La Fiesta Shopping Center
- Location: San Roque, Saipan, Northern Mariana Islands
- Opened: April 26, 1993
- Closed: May 2004
- Stores: 40+
- Anchor tenants: 0
- Floor area: 175,000 sq ft (16,300 m^{2}).
- Floors: 3
- Parking: 140 parking spaces

= La Fiesta Mall =

La Fiesta Mall was an open-air shopping center located in one of the northern villages of San Roque, Saipan, Northern Mariana Islands. It opened in 1992. The mall, which closed in 2004, was the only one of its kind in the Commonwealth of the Northern Mariana Islands and is now considered a dead mall.

==Mall history==
The La Fiesta Shopping Center opened in 1992 with several shops and restaurants. A Japanese firm, Coco's Lagoon Development Corporation based in Guam, purchased the mall in San Roque on May 20, 2002, from Japan Air Lines, which owns and operates Nikko Hotel Saipan. The Northern Marianas College bought a portion of the mall to expand its grounds up north in 2003 but withdrew its decision, which left the mall with many empty retail spaces. Over the years, the mall has had numerous investors with ideas to redevelop the mall for the local population, but canceled due to the CNMI's economic sustainability. In 2007, the former shopping center was going to be renovated for a new Junior High/High School for the island of Saipan until the government decided not to do so. In late January 2012, the body of a murdered woman was found in one of the plaza courts of the shopping center.

Today, La Fiesta Mall is owned by the CNMI government and remains abandoned and defunct.

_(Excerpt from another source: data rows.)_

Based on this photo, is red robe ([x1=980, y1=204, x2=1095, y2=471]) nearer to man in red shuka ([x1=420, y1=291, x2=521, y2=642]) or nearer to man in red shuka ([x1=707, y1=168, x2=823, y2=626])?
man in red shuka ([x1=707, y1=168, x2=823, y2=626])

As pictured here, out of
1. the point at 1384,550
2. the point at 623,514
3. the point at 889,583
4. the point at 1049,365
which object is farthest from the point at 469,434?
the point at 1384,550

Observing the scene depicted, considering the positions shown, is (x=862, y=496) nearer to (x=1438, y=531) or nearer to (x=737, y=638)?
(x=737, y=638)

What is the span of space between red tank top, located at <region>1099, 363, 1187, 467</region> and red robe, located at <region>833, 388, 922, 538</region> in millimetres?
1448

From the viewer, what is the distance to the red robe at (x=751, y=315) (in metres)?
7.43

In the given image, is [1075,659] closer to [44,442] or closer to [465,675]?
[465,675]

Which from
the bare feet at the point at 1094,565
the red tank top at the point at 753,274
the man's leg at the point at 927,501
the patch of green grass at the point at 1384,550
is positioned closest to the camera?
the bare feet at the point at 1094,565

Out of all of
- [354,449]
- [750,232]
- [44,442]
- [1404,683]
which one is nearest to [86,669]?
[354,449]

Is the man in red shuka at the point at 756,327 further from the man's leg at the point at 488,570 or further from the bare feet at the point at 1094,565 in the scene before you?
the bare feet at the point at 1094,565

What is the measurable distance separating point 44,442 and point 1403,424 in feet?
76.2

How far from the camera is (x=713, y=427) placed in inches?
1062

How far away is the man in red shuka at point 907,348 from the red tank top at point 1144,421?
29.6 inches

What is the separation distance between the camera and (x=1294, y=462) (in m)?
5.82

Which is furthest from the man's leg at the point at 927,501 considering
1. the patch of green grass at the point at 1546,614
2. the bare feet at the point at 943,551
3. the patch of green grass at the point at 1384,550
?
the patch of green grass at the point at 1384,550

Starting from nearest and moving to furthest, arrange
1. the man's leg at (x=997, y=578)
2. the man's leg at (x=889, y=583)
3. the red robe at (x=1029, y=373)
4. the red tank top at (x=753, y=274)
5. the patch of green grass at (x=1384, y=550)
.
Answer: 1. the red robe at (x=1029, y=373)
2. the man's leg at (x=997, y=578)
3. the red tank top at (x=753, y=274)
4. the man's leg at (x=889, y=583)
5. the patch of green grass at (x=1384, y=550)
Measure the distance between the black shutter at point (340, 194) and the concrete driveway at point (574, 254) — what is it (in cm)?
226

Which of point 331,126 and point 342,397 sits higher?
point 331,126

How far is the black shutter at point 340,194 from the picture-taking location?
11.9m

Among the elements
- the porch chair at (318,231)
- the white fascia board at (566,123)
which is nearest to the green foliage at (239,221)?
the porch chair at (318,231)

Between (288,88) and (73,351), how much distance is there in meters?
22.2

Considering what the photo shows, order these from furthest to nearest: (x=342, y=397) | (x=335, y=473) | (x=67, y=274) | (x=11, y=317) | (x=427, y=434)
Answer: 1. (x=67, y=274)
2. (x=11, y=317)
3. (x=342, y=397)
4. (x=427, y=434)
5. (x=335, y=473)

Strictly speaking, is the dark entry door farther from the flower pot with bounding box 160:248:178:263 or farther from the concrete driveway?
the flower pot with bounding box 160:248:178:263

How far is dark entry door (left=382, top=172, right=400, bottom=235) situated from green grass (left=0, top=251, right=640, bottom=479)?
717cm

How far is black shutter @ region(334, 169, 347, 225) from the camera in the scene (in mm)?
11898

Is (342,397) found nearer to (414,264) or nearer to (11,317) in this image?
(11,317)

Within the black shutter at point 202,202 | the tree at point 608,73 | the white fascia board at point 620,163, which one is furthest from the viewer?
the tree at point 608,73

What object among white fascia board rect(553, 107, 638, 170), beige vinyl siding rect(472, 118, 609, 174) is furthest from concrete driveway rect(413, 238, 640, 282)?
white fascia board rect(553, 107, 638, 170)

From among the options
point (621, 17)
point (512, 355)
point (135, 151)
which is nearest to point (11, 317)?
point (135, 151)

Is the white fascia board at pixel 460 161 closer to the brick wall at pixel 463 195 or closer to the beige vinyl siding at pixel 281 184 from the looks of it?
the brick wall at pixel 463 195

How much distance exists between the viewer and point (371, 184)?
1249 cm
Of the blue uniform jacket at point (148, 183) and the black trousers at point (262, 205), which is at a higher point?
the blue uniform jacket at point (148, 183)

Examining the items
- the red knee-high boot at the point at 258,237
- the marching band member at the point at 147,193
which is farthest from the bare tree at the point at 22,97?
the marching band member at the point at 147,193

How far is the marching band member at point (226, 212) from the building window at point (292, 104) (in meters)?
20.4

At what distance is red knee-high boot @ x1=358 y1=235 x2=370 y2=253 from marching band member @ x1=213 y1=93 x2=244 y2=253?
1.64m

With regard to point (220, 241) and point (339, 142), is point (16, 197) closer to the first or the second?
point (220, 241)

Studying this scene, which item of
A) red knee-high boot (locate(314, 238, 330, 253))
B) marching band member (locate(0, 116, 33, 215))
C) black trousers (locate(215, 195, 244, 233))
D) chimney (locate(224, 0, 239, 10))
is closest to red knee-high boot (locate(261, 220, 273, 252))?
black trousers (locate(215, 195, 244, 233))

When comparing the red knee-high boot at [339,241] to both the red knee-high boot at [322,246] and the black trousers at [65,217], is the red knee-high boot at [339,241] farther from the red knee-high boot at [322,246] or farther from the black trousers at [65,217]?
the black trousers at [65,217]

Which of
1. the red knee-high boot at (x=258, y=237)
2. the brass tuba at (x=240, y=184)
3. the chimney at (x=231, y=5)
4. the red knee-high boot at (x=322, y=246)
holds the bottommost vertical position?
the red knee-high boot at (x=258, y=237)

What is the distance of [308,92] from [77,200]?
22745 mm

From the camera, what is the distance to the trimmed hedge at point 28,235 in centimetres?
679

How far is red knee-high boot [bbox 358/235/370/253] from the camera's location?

==Shops, restaurants and attractions==
The open-air Shopping center had three plazas which held many local businesses along with numerous luxury shops like GUESS, Chanel, Rolex and restaurants such as Tony Roma's. On special occasions the mall would hold certain events and contest such as trick-or-treating on Halloween, Easter egg hunts, snowman building, art shows and dance competitions. Every other night or weekend, cultural performers of dance and music would perform at the main court of the mall.

==Rehabilitation==
Like most of the dead malls in the United States or, as in the Marianas case, its territories, leasing or management companies may change the architecture, layout, decor, or other component of a shopping center to attract more renters and draw more profits. Since 2009, local newspaper articles in the Saipan Tribune and Marianas Variety News & Views have said the government has asked the people of the CNMI and investors to propose ideas for revitalizing the shopping plaza. The plan was called the "La Fiesta Mall rebirth" and since the plan was adopted the government has gotten at least three proposals all with the estimated amount of $5 million.